[Task prompt]
Once the pictures are removed, reproduce what is left of the data below exactly.

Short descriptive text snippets
#####

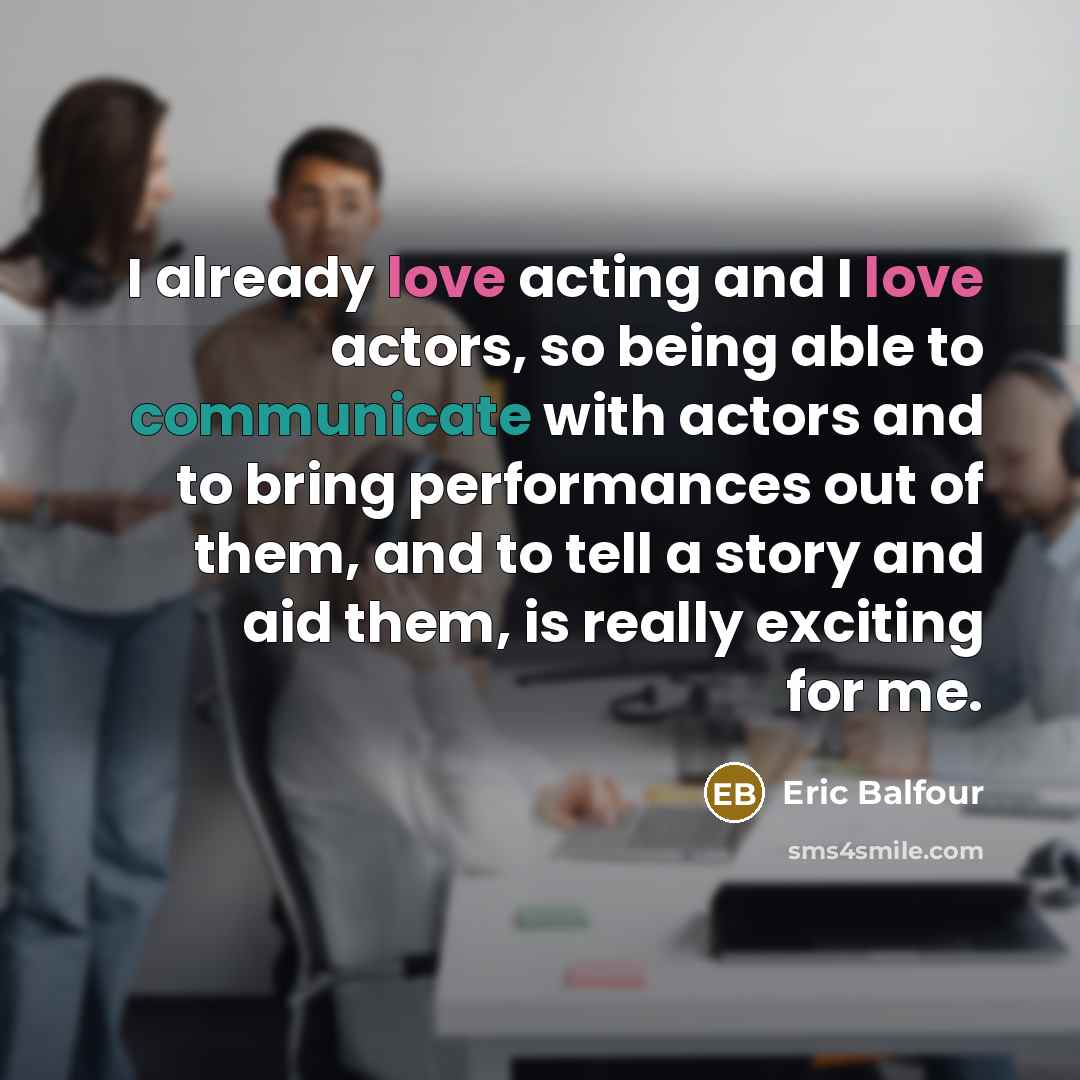 “I already love acting and I love actors, so being able to communicate with actors and to bring performances out of them, and to tell a story and aid them, is really exciting for me.” quote by Eric Balfour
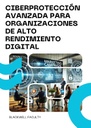CIBERPROTECCIÓN AVANZADA PARA ORGANIZACIONES DE ALTO RENDIMIENTO DIGITAL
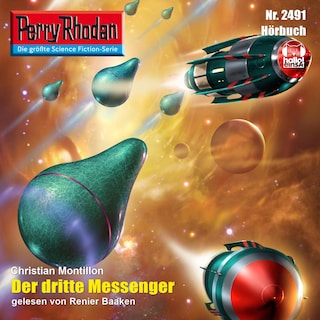 Perry Rhodan 2491: Der dritte Messenger als Hörbuch
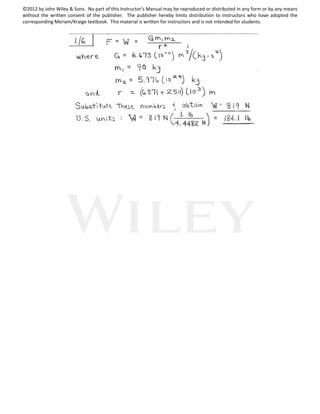 ©2012 by John Wiley & Sons. No part of this Instructor’s Manual may be reproduced or distributed in any form or by any means
without the written consent of the publisher. The publisher hereby limits distribution to instructors who have adopted the
corresponding Meriam/Kraige textbook. This material is written for instructors and is not intended for students.
 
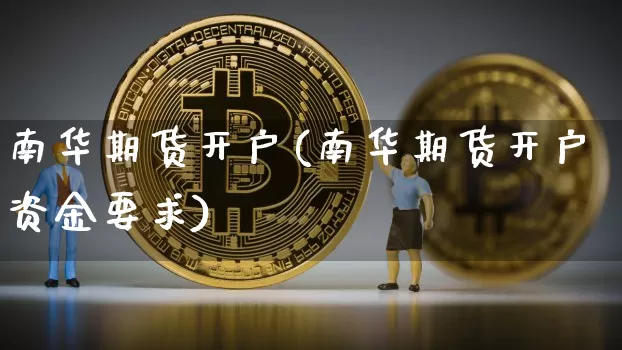 南华期货开户(南华期货开户资金要求)_https://www.hbxfywj.com_证券知识_第1张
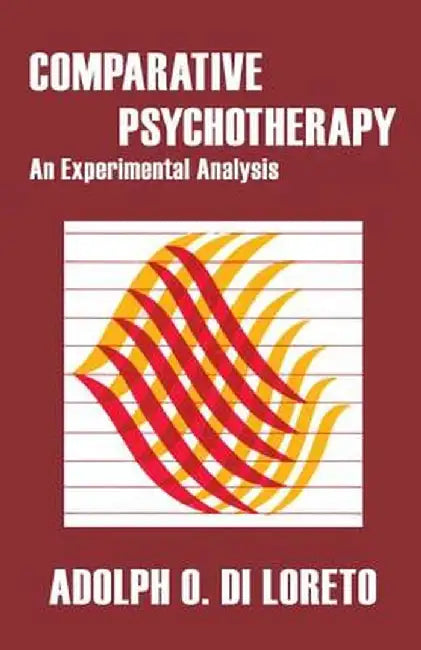 Comparative Psychotherapy: An Experimental Analysis by Adolph O. Di Loreto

#####

[Solved problem]
 “I already love acting and I love actors, so being able to communicate with actors and to bring performances out of them, and to tell a story and aid them, is really exciting for me.” quote by Eric Balfour
CIBERPROTECCIÓN AVANZADA PARA ORGANIZACIONES DE ALTO RENDIMIENTO DIGITAL
 Perry Rhodan 2491: Der dritte Messenger als Hörbuch
 ©2012 by John Wiley & Sons. No part of this Instructor’s Manual may be reproduced or distributed in any form or by any means
without the written consent of the publisher. The publisher hereby limits distribution to instructors who have adopted the
corresponding Meriam/Kraige textbook. This material is written for instructors and is not intended for students.
 
 南华期货开户(南华期货开户资金要求)_https://www.hbxfywj.com_证券知识_第1张
 Comparative Psychotherapy: An Experimental Analysis by Adolph O. Di Loreto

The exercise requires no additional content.